In fact, when Myrna was a kid, her aunt would take her to the polls on Election Day. Even in her early years, she saw firsthand how cultural differences and byzantine rules made it immensely difficult for Americans like her to engage in the political process—foreshadowing a career dedicated to the defense of voting rights and equal representation for all Americans.
And it was no mistake that she chose the legal profession as the means to achieve that noble goal. Myrna’s family will tell you the story of how, once, as a kid, she protested that her cousin tried to keep a fish he caught that was technically below the legal size for catch-and-keep.
Do you remember what kind of fish it was? [Crosstalk].

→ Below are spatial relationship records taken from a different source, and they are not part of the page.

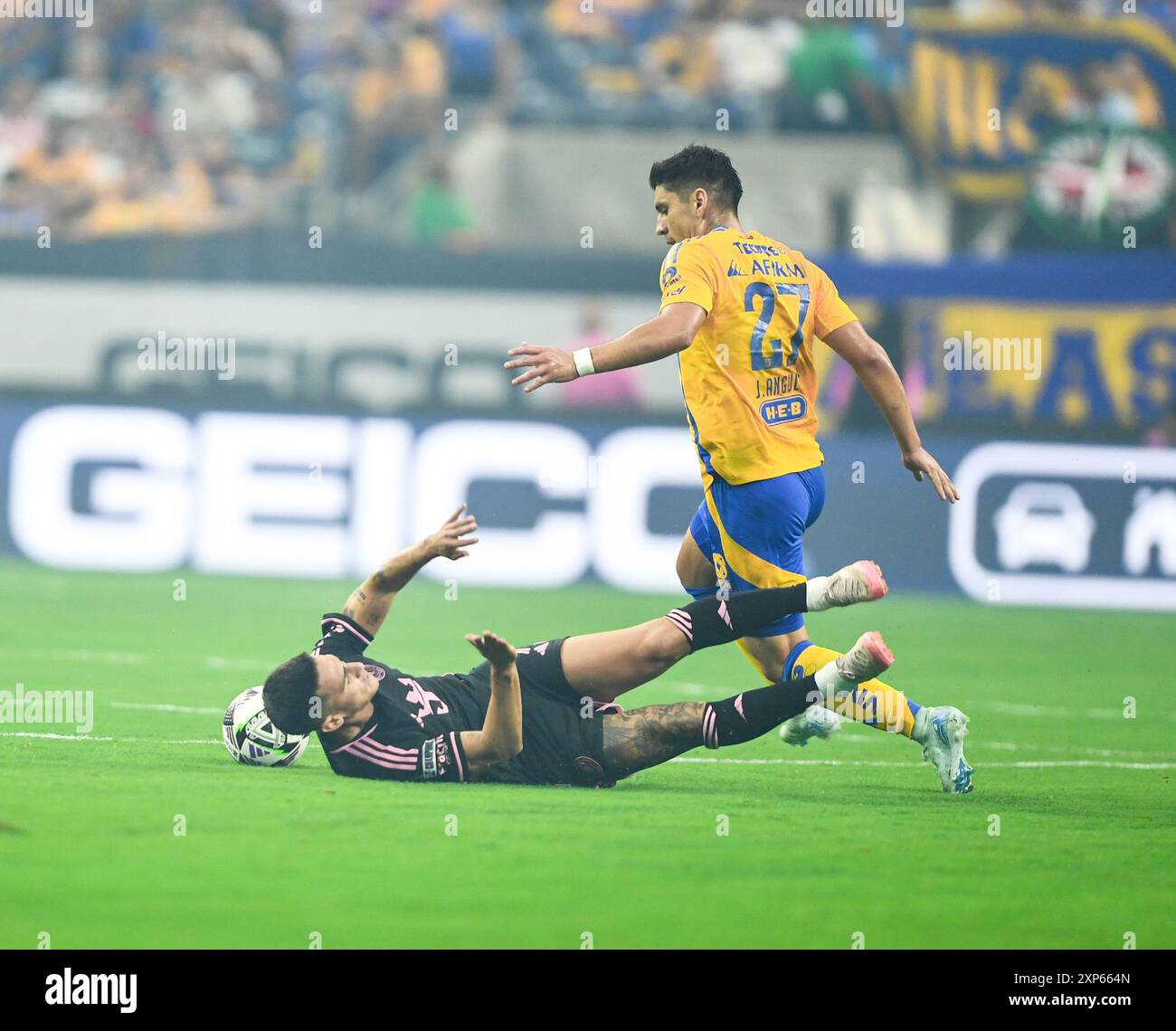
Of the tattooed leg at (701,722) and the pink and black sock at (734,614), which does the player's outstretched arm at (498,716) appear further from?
the pink and black sock at (734,614)

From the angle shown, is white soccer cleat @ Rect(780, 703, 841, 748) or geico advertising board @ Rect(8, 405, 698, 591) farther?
geico advertising board @ Rect(8, 405, 698, 591)

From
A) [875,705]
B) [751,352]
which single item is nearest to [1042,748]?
[875,705]

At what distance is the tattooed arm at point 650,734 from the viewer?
7434 mm

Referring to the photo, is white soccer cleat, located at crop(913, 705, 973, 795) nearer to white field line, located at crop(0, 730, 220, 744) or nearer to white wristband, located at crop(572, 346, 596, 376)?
white wristband, located at crop(572, 346, 596, 376)

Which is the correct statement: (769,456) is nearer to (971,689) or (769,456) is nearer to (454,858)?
(454,858)

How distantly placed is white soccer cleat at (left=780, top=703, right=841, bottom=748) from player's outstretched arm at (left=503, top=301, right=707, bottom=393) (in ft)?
5.56

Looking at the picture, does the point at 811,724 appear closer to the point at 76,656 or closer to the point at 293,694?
the point at 293,694

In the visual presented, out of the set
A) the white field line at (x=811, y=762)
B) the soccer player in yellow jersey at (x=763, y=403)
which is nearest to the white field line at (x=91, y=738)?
the white field line at (x=811, y=762)

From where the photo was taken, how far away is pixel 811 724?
26.1 ft

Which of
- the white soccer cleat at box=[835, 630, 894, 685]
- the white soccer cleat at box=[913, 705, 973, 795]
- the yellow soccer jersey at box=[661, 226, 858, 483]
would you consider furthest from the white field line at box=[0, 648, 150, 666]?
the white soccer cleat at box=[835, 630, 894, 685]

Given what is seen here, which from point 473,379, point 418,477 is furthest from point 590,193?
point 418,477

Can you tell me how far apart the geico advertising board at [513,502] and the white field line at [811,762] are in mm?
6216

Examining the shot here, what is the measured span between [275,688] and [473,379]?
10414mm

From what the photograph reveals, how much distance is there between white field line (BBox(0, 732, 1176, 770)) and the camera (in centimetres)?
856
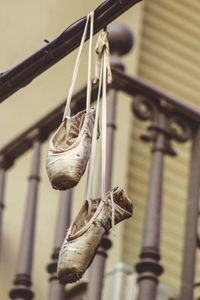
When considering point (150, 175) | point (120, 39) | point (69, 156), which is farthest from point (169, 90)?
point (69, 156)

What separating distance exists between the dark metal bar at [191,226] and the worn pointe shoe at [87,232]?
8.01 feet

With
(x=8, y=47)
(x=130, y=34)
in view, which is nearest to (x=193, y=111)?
(x=130, y=34)

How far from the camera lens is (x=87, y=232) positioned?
3488mm

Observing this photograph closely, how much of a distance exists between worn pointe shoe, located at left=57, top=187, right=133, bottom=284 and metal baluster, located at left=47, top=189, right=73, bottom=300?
6.85 ft

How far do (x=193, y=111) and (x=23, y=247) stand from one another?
1.15m

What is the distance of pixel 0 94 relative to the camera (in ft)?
13.0

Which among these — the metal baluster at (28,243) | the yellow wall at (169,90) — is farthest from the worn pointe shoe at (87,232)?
the yellow wall at (169,90)

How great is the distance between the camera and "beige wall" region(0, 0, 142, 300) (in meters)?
7.48

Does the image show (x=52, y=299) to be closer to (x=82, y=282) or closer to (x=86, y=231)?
(x=82, y=282)

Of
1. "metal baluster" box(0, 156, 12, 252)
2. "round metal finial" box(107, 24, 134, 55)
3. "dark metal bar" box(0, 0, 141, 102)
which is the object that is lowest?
"dark metal bar" box(0, 0, 141, 102)

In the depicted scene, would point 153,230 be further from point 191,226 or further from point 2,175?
point 2,175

A trout. We have those in New York, too.
It was the innate appreciation for the rule of law that propelled Myrna through Yale, Harvard, and eventually Columbia Law School—the first in her family to graduate from college. I hear these stories and it gives me such faith in America, but such a strong desire to create greater and more equal justice in this country. We have so much potential, we have such a wonderful country. We just have to live up to it. And with a nomination like this, we are. After two clerkships on the federal bench, Myrna worked as a Civil Rights Fellow in private practice before joining the Brennan Center for Justice at NYU, of course named after the great Justice Brennan.
It was at the Brennan Center that Myrna established a reputation as one of the top voting rights and election lawyers in the country. For the last fifteen years, she has been involved in election-related litigation: everything from voter roll purges, discriminatory voter-ID laws, the voting rights of formerly incarcerated people, and protecting the ballot from unlawful rejection.
My colleagues, the federal bench has long been occupied by former prosecutors and corporate lawyers. While many of these people—many of whom I proudly recommended—have served admirably, it’s past time that the federal bench reflect more accurately the true depth and breadth and talent that the legal profession has to offer.
It is about time that civil rights attorneys, federal defenders, and voting rights experts like Myrna Pérez join the ranks. Especially now, when our democracy in many ways is in peril, it is crucial that we elevate someone like Ms. Pérez to the bench—someone we can trust to faithfully and equally apply the law to preserve our great democracy.
But it’s not only about her experience as a voting rights litigator. After all, she’s going to hear all kinds of cases on the Second Circuit. What makes Ms. Pérez so qualified for this job is not merely her experience, but her legal excellence.
Just listen to what a few of her colleagues had to say about her:
“Brilliant,” one fellow attorney wrote, quite succinctly.
“A force of nature,” another said.
Another colleague rated her legal skills as simply “off the charts.”
I would add one additional note to these well-deserved praises: Ms. Pérez will serve as the first Latina to sit on the Second Circuit Court of Appeals since then-judge—now-Justice—Sonia Sotomayor, whom I had the great honor of recommending to President Obama for a seat on the highest court.
And let me just say when I met Ms. Pérez, she just knocked my socks off. Yes, she was brilliant. Amazing. Yes, she had real compassion and depth of experience. And she had a scintillating personality that I’m sure will help her persuade fellow members of the Second Circuit to the righteousness of the causes that she will follow.
So, I can think of no one, no one more fitting to carry on Justice Sotomayor’s legacy on the Second Circuit than Myrna Pérez. She’s amazing, and I’m so proud to nominate her. She carries my highest, highest, highest recommendation.